[START OF Records provided]

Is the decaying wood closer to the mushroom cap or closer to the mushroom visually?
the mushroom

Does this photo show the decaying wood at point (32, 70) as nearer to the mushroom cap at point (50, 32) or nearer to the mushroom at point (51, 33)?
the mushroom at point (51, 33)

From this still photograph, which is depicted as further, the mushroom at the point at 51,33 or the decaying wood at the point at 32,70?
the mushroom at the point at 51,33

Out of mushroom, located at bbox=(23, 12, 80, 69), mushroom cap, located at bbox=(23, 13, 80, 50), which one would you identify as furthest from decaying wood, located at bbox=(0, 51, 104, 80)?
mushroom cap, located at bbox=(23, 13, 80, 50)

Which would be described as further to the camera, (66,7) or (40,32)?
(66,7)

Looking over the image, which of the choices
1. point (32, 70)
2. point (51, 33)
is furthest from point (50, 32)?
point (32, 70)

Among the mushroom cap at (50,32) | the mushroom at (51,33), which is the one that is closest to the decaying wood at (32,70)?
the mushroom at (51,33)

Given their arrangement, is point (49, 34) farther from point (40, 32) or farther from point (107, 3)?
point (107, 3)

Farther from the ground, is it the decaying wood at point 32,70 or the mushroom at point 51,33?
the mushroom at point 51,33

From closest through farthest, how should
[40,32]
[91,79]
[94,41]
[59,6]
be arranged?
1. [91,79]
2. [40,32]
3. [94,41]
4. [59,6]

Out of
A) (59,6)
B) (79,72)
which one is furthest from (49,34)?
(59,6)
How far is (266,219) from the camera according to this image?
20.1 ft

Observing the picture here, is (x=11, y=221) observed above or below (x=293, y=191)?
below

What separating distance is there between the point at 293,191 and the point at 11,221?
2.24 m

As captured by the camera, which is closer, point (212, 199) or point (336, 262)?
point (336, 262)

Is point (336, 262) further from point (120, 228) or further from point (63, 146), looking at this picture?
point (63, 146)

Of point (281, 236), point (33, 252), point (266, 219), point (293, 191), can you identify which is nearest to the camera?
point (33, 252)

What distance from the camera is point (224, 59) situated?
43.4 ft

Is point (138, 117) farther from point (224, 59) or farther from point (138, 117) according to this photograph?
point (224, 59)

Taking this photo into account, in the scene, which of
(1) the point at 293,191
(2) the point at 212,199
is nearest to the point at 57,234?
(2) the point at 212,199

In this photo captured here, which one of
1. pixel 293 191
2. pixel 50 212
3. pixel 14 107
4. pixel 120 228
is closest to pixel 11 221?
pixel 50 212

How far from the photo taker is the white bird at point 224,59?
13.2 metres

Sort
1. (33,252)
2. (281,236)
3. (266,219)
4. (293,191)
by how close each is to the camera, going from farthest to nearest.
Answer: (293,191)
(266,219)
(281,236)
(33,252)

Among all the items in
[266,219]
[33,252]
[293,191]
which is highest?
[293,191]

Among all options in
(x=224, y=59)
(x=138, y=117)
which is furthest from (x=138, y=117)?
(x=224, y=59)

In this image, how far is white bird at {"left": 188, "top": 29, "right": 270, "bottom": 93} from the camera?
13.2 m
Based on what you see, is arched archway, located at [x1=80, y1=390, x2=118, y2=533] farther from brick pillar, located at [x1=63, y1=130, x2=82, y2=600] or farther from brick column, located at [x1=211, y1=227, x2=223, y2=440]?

[END OF Records provided]

• [Prompt]
Return what is listed above, exactly and completely.

• [Written answer]
Is the decaying wood closer to the mushroom cap or closer to the mushroom visually?
the mushroom

Does this photo show the decaying wood at point (32, 70) as nearer to the mushroom cap at point (50, 32) or nearer to the mushroom at point (51, 33)?
the mushroom at point (51, 33)

From this still photograph, which is depicted as further, the mushroom at the point at 51,33 or the decaying wood at the point at 32,70?
the mushroom at the point at 51,33

Out of mushroom, located at bbox=(23, 12, 80, 69), mushroom cap, located at bbox=(23, 13, 80, 50), which one would you identify as furthest from decaying wood, located at bbox=(0, 51, 104, 80)?
mushroom cap, located at bbox=(23, 13, 80, 50)

Which would be described as further to the camera, (66,7) or (40,32)?
(66,7)

Looking over the image, which of the choices
1. point (32, 70)
2. point (51, 33)
is furthest from point (50, 32)?
point (32, 70)

Among the mushroom cap at (50,32) | the mushroom at (51,33), which is the one that is closest to the decaying wood at (32,70)?
the mushroom at (51,33)

Given their arrangement, is point (49, 34) farther from point (40, 32) or farther from point (107, 3)?
point (107, 3)

Farther from the ground, is it the decaying wood at point 32,70 or the mushroom at point 51,33?
the mushroom at point 51,33

From closest through farthest, how should
[40,32]
[91,79]
[94,41]
[59,6]
be arranged?
1. [91,79]
2. [40,32]
3. [94,41]
4. [59,6]

Out of
A) (59,6)
B) (79,72)
which one is furthest from (49,34)?
(59,6)
How far is (266,219) from the camera according to this image?
20.1 ft

Observing the picture here, is (x=11, y=221) observed above or below (x=293, y=191)?
below

What separating distance is there between the point at 293,191 and the point at 11,221?
2.24 m

As captured by the camera, which is closer, point (212, 199) or point (336, 262)?
point (336, 262)

Is point (336, 262) further from point (120, 228) or further from point (63, 146), looking at this picture?
point (63, 146)

Of point (281, 236), point (33, 252), point (266, 219), point (293, 191), can you identify which is nearest to the camera?
point (33, 252)

What distance from the camera is point (224, 59) situated?
43.4 ft

Is point (138, 117) farther from point (224, 59) or farther from point (138, 117) according to this photograph?
point (224, 59)

Taking this photo into account, in the scene, which of
(1) the point at 293,191
(2) the point at 212,199
is nearest to the point at 57,234?
(2) the point at 212,199

In this photo captured here, which one of
1. pixel 293 191
2. pixel 50 212
3. pixel 14 107
4. pixel 120 228
is closest to pixel 11 221?
pixel 50 212

How far from the photo taker is the white bird at point 224,59?
13.2 metres

Sort
1. (33,252)
2. (281,236)
3. (266,219)
4. (293,191)
by how close each is to the camera, going from farthest to nearest.
Answer: (293,191)
(266,219)
(281,236)
(33,252)

Among all the items in
[266,219]
[33,252]
[293,191]
which is highest?
[293,191]

Among all options in
(x=224, y=59)
(x=138, y=117)
which is furthest from (x=138, y=117)?
(x=224, y=59)

In this image, how far is white bird at {"left": 188, "top": 29, "right": 270, "bottom": 93} from the camera?
13.2 m
Based on what you see, is arched archway, located at [x1=80, y1=390, x2=118, y2=533] farther from brick pillar, located at [x1=63, y1=130, x2=82, y2=600] or farther from brick column, located at [x1=211, y1=227, x2=223, y2=440]?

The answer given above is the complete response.